Два чемодана так и остались у порога неразобранные. Коноваленко бросила на них косой взгляд, но заниматься домашними хлопотами не могла. Все падало из рук. Грустно…За окном повалил снег. Крупными мягкими пушистыми хлопьями он устилал чищенные дорожки лагеря, налипал на стекла, рисуя причудливые узоры, тут же примерзая. Мороз крепчал.
– Разрешите, товарищ военврач!– в дверной проем заглянула совсем молодая, усыпанная веснушками физиономия солдата срочника с читыми, как его совесть синими погонами, от вида которых Влаентину уже начинало подташнивать.
Она встрепенулась. Встала. Длинное пальто – подарок мужа на прошлый день рождения широкими полами подмело пыльный пол.
– Слушаю!
– Старший лейтенант госбезопасности Ковригин попросил, как только устроитесь, немедленно прибыть на карантин! Там этап новый пригнали. Осмотреть их требуется, да карточки оформить.
Как гинеколог будет осматривать мужчин, лечить их от обычных прозаических болезней, Валентина мало представляла, но все же кивнула.

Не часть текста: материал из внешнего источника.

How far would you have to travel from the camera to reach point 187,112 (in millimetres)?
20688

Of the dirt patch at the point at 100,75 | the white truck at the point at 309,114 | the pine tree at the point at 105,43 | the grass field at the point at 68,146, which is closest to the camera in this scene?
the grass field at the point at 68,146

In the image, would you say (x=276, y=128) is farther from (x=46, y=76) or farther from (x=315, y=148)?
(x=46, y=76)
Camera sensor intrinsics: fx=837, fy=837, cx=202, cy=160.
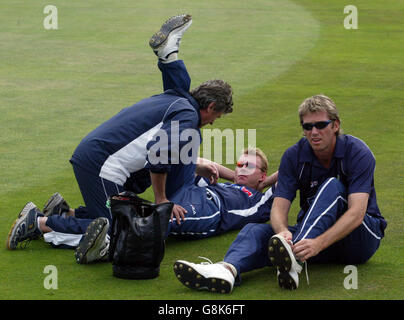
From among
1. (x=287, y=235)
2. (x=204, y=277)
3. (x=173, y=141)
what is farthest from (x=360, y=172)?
(x=173, y=141)

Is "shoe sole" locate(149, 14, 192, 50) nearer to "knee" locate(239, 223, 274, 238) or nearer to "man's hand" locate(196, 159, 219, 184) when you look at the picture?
"man's hand" locate(196, 159, 219, 184)

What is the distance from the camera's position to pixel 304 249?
19.3ft

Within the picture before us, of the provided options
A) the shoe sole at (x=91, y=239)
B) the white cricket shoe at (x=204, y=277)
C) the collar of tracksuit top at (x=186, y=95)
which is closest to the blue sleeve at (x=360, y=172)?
the white cricket shoe at (x=204, y=277)

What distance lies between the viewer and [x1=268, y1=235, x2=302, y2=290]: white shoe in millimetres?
5789

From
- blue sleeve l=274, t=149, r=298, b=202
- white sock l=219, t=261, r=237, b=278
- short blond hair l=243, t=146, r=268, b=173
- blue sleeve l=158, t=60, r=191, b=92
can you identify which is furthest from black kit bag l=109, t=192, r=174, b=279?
short blond hair l=243, t=146, r=268, b=173

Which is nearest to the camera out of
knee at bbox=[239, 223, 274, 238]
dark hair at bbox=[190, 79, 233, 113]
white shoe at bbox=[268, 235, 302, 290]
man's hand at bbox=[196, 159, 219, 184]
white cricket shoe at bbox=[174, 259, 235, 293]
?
white shoe at bbox=[268, 235, 302, 290]

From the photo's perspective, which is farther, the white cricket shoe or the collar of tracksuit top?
the collar of tracksuit top

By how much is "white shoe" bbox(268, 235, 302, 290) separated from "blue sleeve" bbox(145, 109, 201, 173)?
1.41m

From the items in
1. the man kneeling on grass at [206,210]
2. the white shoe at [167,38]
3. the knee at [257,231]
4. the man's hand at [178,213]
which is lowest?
the man kneeling on grass at [206,210]

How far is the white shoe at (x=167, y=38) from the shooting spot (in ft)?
25.1

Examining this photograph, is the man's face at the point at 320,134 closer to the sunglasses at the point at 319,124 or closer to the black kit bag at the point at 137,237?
the sunglasses at the point at 319,124

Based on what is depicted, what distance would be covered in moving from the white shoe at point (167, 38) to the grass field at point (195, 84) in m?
1.74
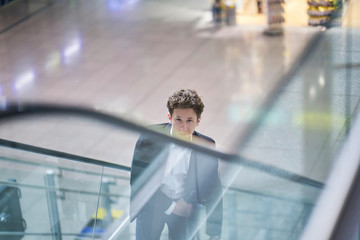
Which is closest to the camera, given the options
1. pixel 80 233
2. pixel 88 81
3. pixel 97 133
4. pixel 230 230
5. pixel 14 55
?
pixel 230 230

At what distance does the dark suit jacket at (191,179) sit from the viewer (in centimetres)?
212

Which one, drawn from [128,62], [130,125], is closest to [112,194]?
[130,125]

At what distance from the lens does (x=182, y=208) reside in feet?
7.45

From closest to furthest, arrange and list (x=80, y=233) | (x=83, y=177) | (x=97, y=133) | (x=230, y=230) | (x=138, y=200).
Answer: (x=230, y=230) < (x=138, y=200) < (x=80, y=233) < (x=83, y=177) < (x=97, y=133)

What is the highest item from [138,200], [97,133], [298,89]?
[298,89]

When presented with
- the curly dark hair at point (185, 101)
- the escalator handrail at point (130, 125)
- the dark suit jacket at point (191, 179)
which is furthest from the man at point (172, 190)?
the curly dark hair at point (185, 101)

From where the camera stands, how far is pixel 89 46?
529 inches

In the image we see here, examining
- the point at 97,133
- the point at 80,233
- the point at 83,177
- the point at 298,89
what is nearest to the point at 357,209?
the point at 298,89

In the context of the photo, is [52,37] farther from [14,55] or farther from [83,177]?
[83,177]

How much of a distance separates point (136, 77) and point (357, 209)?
1028 centimetres

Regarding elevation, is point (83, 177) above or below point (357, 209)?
below

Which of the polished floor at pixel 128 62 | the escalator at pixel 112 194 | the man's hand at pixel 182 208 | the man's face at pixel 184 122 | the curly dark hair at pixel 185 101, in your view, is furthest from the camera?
the polished floor at pixel 128 62

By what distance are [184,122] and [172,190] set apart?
535mm

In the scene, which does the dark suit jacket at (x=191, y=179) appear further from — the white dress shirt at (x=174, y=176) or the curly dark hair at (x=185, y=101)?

– Для начала проводите меня в медпункт. Мне нужен халат и инструменты…– все же она когда-то проходила лечебное дело, некоторое время до знакомства с Андреем работала на скорой помощи и кое-что помнила по прошлой жизни. В крайнем случае, послушать легкие и записать пульс, она сумеет. Коноваленко двинулась за солдатиком, который оказался шустрым и ловким. Винтовка на плечо была чуть меньше его самого, но глаза горели юношеским задором и интересом. Как у Сашеньки…Подумала с грусть женщина, двигаясь между бараками за парнем.
Темнело…Ото рва слышались крики, кто-то перечислял фамилии, шла вечерняя поверка. Валя оглянулась, рассмотрев, как на ближнем к их служебному жилью, домом назвать это язык не поворачивался, огороженном плаце сгрудились неровным строем несколько десятка женщина разного возраста. Тонкие платки, лишь отдаленно напоминающие пуховые, жиденькие телогрейки и кирзовые сапоги, в которых ноги стыли по такой зиме почти мгновенно. О каком здоровье в таких условиях может идти речь? Подумала Валентина, решив, что нехватки работы у нее не ожидается. Да, может это было и к лучшему. Все же лучше, чем сидеть дома, мучаясь несбыточными надеждами и мечтами.
У крыльца в административный корпус солдатик остановился.
– Товарищ военврач, медицинский кабинет прямо и налево. Предпоследняя дверь по коридору, прямо напротив кабинета вашего мужа! Разрешите идти на вечернею поверку?
– Идите!– махнула рукой Валя, которая успела продрогнуть от сырого пронизывающего ветра, бушующего на улице. Несмотря на не сильно низкую температуру, было холодно. Мокрый снег, валивший стеной,мгновенно намерзал на все вокруг. Вздохнув, Коноваленко поднялась на крыльцо, толкнув дверь в корпус.
Темно. Коридор ничем не освещался. Со страхом, с детства боящаяся темноты женщина шагнула внутрь и тут же загремела какими-то досками, споткнувшись о поленницу дров.
– Черт побери!– ругнулась она, перешагивая через поваленное топливо.
На шум в конце коридора выглянула худощавая светловолосая, короткостриженная женщина, с тонкими чертами лица, неприятной холодной улыбкой и тонкими губами. Голос у нее оказался чуть томным, хрипловатым, словно прокуренным.
– Кто там? Кого на ночь глядя принесло?– покричала она в темноту.
– Военврач Коноваленко!– отозвалась Валентина, пробираясь к свету.
– Ой, – всплеснула руками женщина в белом медицинском халате,– вы наш новый доктор!
Она тут же бросилась к ней, помогать. Подхватила под руку, провела вперед. Иначе Валентина непременно что-то себе сломала бы в полумраке коридора.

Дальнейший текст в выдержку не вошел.